Work program of the overarching project:
All three centers will assess the treatment effects of CBT on anxious apprehension using the measures described above. In the overarching project anxious apprehension will be induced by instructing all patients that after an anticipation period of 10 minutes they have to stay in a narrow dark room with the door locked as long as they can. It has been shown in a number of studies that confining anxiety patients in a narrow compartment for several minutes will often induce typical panic symptoms (palpitations, short of breath, dizziness etc.). Autonomic arousal and startle modulation during anticipation and exposure to this standardized situation will be assessed. Moreover, the duration they can stay in the compartment will be used as a measure for behavioral avoidance. This psychophysiological assessment will be conducted (a) at the beginning of CBT, (b) after the cognitive reframing phase, (c) after exposure treatment, (d) after therapy, and (e) a 6 months follow up. Moreover, it will be investigated whether treatment responders and non-responders can be differentiated by these psychophysiological correlates, and how these psychophysiological response patterns relate to changes in neural activation of the fear circuit as assessed in the brain imaging studies (see P7).
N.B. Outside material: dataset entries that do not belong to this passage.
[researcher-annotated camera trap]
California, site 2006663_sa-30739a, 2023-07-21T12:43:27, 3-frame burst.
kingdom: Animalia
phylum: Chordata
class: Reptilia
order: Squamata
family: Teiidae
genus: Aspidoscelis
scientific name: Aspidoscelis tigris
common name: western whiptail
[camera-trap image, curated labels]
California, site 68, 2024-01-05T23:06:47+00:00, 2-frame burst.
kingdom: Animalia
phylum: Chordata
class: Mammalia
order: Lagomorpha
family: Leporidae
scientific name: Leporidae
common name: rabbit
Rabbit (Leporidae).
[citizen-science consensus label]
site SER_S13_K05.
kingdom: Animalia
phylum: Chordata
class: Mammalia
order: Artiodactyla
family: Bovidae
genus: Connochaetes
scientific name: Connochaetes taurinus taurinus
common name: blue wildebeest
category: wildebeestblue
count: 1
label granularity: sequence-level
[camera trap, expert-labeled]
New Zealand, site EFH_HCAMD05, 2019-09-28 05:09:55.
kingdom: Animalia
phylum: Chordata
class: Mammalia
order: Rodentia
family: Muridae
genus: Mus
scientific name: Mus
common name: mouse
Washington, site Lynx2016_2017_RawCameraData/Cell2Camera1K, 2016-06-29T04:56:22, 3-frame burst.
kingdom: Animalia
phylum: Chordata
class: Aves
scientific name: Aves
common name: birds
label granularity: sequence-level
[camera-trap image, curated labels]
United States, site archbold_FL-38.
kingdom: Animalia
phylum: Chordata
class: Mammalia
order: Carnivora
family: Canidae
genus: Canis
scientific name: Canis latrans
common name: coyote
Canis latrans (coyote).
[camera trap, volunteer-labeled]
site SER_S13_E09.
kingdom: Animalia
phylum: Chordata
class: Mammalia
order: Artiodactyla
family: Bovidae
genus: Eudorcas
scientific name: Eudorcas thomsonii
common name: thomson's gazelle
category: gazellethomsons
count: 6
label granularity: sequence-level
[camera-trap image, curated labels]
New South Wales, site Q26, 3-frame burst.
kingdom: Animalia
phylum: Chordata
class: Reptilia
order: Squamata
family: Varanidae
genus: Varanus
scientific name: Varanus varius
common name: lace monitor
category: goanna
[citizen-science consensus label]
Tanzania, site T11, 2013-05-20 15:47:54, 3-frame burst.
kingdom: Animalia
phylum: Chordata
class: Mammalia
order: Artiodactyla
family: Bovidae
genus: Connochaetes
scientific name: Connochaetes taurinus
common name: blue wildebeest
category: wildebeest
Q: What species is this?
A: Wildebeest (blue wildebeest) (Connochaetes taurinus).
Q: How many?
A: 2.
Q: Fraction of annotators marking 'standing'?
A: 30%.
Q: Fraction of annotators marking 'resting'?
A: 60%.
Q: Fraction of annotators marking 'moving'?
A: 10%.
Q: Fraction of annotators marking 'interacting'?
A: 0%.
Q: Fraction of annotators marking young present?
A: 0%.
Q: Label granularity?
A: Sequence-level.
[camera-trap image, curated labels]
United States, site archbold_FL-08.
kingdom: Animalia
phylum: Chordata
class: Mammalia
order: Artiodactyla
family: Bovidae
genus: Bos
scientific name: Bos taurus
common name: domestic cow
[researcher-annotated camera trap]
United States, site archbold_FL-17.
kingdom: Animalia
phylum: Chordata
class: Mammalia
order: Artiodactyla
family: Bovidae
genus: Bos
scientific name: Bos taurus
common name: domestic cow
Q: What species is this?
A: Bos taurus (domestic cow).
Patients will be recruited in the Psychotherapy Outpatient Clinics at the Universities of Greifswald, Muenster, and Wuerzburg. 60 Patients will be studied in each center resulting in overall 180 participants. Patients will undergo the same treatment procedures as in the core clinical network.

Cooperation and Add-on
The multicenter study will for the first time investigate how CBT will change psychophysiological responding during anticipatory anxiety. The relative large sample will enable us to differentiate between responders and non-responders. Moreover, we will be able to relate the treatment response obtained in the verbal report data not only to behavioral but also to physiological data. We will also be able to relate the psychophysiological responses to brain imaging data of the fMRI group. We also will be able to differentiate the psychophysiological response patterns elicited by the anticipation of different challenges to induce aversive internal cues. This might also help to differentiate between different types of panic disorders. Finally we will be able to relate clinical data (various outcome measures) to physiological response patterns, hemodynamic patterns in the brain, and last not least to changes in the endocrine system. In a first step we will establish the basic laboratory assessment. To organize this methodological exchange we will have several meetings of the PIs of the groups in Greifswald, Muenster, and Wuerzburg. The meetings will take place on each Friday every two weeks in Muenster and will be organized as a lab meeting. As soon as the assessment procedure is established, the psychophysiology group will have regular meetings each first Friday within two months. For establishing the proper collection of the saliva samples, the PIs of the three groups in Greifswald, Muenster, and Wuerzburg will participate in a methodological workshop in Dresden. The first few saliva samples will be sent to Dresden, to see whether the samples were correctly collected and can be analyzed properly. The Dresden group will join the bimonthly lab meetings as soon as some cortisol data are available. Finally the group will present the findings of this multicenter study at international meetings. We plan to organize a symposium on the 47th Meeting of the Society for Psychophysiological Research in Savannah 2007. We also plan to organize a symposium on the next APM meeting 2007 in Germany, which will probably take place in Greifswald. 

Ethical and legal considerations
No unusual risks or ethical concerns involved.